-- The task --
Rewrite the part of the study excerpt starting with "It is hypothesized" and going on through "a compressive force.", putting "constant compression" in place of "static compression".

-- Document section --

In this study, it was displayed that hPDLFs restructure and adapt to the compressive force. By using a well-established in vitro model for mechanical stress, simulating the first phase of OTM, it was revealed for the first time that cell proliferation is reduced via cell cycle regulation.

It is hypothesized that hPDLFs generally die through mechanical compression and mainly contribute to tissue reorganization of the periodontium during OTM through the inflammatory response. In this in vitro model, hPDLFs restore homeostasis, preserving the cellular structures under static compression through a lower cell division rate and a slowed cell cycle. Based on the results, the reduction of proliferation is indicated to be—parallel to the cellular inflammation and cell death—a crucial part of the reorganization process of hPDLFs under a compressive force.

2. Materials and Methods

2.1. Reagents and Antibodies

The primary antibodies MCM2 (D7G11 XP®, #3619; Cell Signaling Technology, Danvers, MA, USA), PCNA (6D645, #sc-71858; Santa Cruz Biotechnology, Santa Cruz, CA, USA), Cyclin A (H-432, #sc-751; Santa Cruz, CA, USA), LCN2 (AF1757; R&D Systems, Minneapolis, MN, USA), β-Actin (AC-15, #A5441; Sigma Aldrich, Taufkirchen, Germany) and Vinculin (#sc-73614; Santa Cruz, CA, USA) were used. Secondary antibodies conjugated to horseradish peroxidase (mouse anti-goat #31400, goat anti-mouse #31430 and goat anti-rabbit #31460) were purchased from Invitrogen (Waltham, MA, USA). For Western blotting, cells were harvested with RIPA buffer (20-mM Tris-HCl (pH 7.2), 150-mM NaCl, 2% (w/v) NP-40, 0.1% (w/v) SDS and 0.5% (w/v) sodium deoxycholate) supplemented with the CompleteTM mixture of proteinase inhibitors (Roche Diagnostics, Mannheim, Germany). For cell cytometry, carboxyfluorescein-succinimidyl ester (CFSE) was purchased from Invitrogen (Waltham, MA, USA), while propidium iodide solution (PI) was purchased from Miltenyi Biotech (Bergisch Gladbach, Germany) and the Annexin V–7AAD Apoptosis assay (PE Annexin V Apoptosis Detection Kit I) by BD Biosciences (Franklin Lakes, NJ, USA).

-- Records --
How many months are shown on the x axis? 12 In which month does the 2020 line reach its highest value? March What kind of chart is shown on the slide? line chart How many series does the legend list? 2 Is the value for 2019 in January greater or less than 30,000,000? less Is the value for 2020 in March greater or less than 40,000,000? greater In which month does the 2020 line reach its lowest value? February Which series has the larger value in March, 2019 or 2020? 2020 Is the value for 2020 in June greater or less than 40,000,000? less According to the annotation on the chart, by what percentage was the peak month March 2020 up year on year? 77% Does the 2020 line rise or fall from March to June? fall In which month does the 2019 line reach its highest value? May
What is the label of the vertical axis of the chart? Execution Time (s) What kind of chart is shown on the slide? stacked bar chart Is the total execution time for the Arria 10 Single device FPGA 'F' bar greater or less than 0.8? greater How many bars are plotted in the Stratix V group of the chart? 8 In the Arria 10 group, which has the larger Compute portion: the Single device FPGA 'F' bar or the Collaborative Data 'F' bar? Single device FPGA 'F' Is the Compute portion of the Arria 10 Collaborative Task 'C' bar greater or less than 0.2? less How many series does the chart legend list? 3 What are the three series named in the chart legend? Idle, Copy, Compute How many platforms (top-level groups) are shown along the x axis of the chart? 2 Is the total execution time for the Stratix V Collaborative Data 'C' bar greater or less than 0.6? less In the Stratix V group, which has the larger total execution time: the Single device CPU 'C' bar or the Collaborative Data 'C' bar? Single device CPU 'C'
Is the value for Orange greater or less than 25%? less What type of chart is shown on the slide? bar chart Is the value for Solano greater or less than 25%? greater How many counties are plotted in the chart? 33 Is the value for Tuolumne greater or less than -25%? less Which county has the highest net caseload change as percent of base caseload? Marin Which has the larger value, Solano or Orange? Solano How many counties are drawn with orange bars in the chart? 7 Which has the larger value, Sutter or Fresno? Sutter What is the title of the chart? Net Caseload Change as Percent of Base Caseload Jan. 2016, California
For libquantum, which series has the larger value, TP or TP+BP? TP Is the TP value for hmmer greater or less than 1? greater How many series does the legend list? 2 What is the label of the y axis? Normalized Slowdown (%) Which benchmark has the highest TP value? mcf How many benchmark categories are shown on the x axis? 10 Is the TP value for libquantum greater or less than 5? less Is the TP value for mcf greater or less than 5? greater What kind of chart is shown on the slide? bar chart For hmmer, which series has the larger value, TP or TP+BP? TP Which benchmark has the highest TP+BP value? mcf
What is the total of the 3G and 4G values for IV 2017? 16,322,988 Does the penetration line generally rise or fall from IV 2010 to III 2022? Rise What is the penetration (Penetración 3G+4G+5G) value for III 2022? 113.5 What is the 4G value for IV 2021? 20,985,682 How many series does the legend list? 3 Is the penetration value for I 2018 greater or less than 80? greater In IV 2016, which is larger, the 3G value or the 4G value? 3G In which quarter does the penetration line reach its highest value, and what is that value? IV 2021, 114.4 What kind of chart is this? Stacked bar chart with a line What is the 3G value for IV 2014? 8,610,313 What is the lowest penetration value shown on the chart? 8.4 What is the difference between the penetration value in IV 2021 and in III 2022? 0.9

-- Response --
It is hypothesized that hPDLFs generally die through mechanical compression and mainly contribute to tissue reorganization of the periodontium during OTM through the inflammatory response. In this in vitro model, hPDLFs restore homeostasis, preserving the cellular structures under constant compression through a lower cell division rate and a slowed cell cycle. Based on the results, the reduction of proliferation is indicated to be—parallel to the cellular inflammation and cell death—a crucial part of the reorganization process of hPDLFs under a compressive force.